X.Org Women Outreach Program Only Turns Up Two Applicants So Far

Written by Michael Larabel in X.Org on 18 September 2014 at 07:16 PM EDT. 139 Comments
X.ORG
Earlier this month it was announced that the X.Org Foundation would participate in the next FOSS Outreach Program for Women (OPW) organized by the GNOME Foundation. This program is very controversial but one thing is for sure: there isn't much interest from women in getting involved with X.Org.

The Outreach Program for Women pays out $5,500 USD per female (or anyone who identifies as "genderqueer, genderfluid, or genderfree regardless of gender presentation or assigned sex at birth") plus a $500 travel allowance to work on a particular open-source project task for a few months. The task doesn't necessarily have to be coding related but just anything involved with the project from working on graphics to documentation. While GNOME started the OPW and they continue to organize it, many free software projects have become involved and this December will be the first time the X.Org Foundation is participating.
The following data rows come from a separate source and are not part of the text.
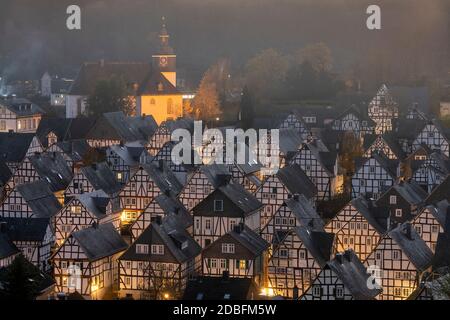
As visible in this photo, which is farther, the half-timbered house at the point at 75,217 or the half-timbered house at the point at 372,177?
the half-timbered house at the point at 372,177

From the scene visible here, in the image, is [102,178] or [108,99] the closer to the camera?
[102,178]

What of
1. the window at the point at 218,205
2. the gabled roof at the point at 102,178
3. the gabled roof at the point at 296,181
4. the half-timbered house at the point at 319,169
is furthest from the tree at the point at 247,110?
the window at the point at 218,205

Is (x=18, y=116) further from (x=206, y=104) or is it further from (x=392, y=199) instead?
(x=392, y=199)

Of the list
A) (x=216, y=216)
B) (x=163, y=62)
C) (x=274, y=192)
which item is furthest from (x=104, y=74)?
(x=216, y=216)

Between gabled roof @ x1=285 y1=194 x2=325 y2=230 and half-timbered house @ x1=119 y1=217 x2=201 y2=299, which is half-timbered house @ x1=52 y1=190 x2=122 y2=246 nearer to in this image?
half-timbered house @ x1=119 y1=217 x2=201 y2=299

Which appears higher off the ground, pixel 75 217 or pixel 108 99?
pixel 108 99

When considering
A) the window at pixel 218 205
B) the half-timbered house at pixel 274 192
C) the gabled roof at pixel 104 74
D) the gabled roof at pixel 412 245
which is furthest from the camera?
the gabled roof at pixel 104 74

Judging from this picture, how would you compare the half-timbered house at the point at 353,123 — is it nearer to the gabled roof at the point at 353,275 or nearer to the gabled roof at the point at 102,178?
the gabled roof at the point at 102,178
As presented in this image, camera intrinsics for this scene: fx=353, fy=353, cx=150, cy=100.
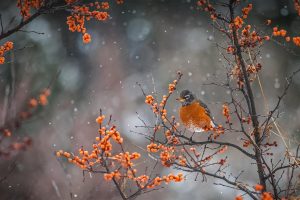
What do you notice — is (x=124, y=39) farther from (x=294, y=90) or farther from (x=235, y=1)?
(x=235, y=1)

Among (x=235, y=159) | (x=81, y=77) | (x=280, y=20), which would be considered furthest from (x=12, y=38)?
(x=280, y=20)

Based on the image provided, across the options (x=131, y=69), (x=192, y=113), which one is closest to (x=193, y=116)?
(x=192, y=113)

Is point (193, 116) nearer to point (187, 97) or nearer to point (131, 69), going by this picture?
point (187, 97)

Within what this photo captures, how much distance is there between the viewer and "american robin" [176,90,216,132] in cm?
559

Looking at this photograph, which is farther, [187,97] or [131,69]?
[131,69]

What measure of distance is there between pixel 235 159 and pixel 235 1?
1260 cm

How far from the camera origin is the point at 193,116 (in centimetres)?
566

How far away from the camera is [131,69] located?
19.4 meters

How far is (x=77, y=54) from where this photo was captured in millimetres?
18719

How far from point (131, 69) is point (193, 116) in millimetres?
13984

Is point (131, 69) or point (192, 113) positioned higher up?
point (131, 69)

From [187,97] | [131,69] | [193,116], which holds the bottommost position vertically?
[193,116]

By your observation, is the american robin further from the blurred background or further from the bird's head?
the blurred background

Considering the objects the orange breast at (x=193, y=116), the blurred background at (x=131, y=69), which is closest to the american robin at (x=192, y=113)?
the orange breast at (x=193, y=116)
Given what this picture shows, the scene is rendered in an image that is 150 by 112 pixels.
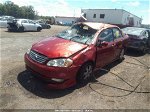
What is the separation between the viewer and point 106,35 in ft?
22.4

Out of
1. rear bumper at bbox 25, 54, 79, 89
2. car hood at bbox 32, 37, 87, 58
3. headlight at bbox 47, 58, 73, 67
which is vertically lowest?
rear bumper at bbox 25, 54, 79, 89

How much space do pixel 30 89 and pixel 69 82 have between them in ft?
3.48

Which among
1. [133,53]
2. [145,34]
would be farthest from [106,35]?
[145,34]

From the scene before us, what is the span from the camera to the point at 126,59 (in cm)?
929

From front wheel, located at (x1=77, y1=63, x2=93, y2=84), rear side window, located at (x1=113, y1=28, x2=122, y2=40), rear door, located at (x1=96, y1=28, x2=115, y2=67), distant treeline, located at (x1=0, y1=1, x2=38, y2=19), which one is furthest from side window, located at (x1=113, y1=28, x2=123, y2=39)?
distant treeline, located at (x1=0, y1=1, x2=38, y2=19)

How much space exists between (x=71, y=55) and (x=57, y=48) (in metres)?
0.49

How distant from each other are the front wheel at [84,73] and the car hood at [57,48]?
0.54m

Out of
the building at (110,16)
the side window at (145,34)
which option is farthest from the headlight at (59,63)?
the building at (110,16)

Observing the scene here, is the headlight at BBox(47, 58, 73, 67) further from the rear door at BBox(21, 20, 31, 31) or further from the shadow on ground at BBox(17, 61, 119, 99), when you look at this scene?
the rear door at BBox(21, 20, 31, 31)

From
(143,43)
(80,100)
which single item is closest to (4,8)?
(143,43)

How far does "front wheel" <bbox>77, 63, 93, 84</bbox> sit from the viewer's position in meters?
5.45

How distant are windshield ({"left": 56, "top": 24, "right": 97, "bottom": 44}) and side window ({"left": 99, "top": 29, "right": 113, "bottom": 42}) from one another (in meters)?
0.31

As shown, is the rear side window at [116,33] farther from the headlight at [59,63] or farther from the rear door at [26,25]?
the rear door at [26,25]

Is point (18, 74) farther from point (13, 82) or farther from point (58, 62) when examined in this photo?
point (58, 62)
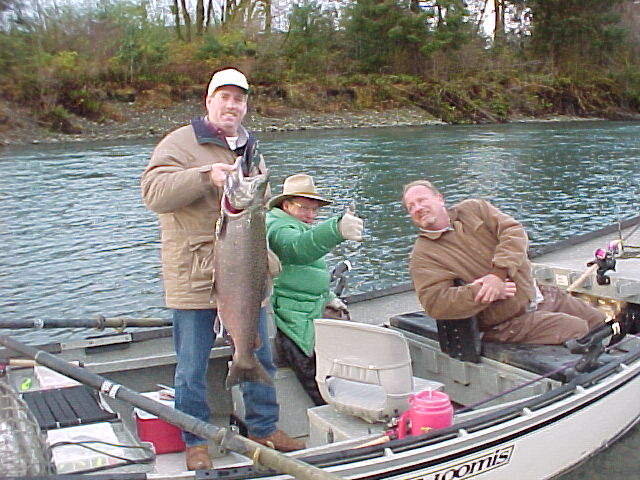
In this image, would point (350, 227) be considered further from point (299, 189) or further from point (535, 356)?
point (535, 356)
The X.Org OPW doesn't have to necessarily involve the X.Org Server but could be about another associated effort like Wayland or Mesa. While there's lots of things that could be done to improve/help the X.Org Foundation, even with the lots of attention drawn to the X.Org OPW when it was announced, there's been very few applicants.


At today's X.Org Foundation Board of Directors meeting it was shared that thus far only two people have applied for this program... One project proposed is for adding more XCB extensions and the other proposal is for a server-side XCB implementation. Confirmation can be found via the X.Org BoD meeting log.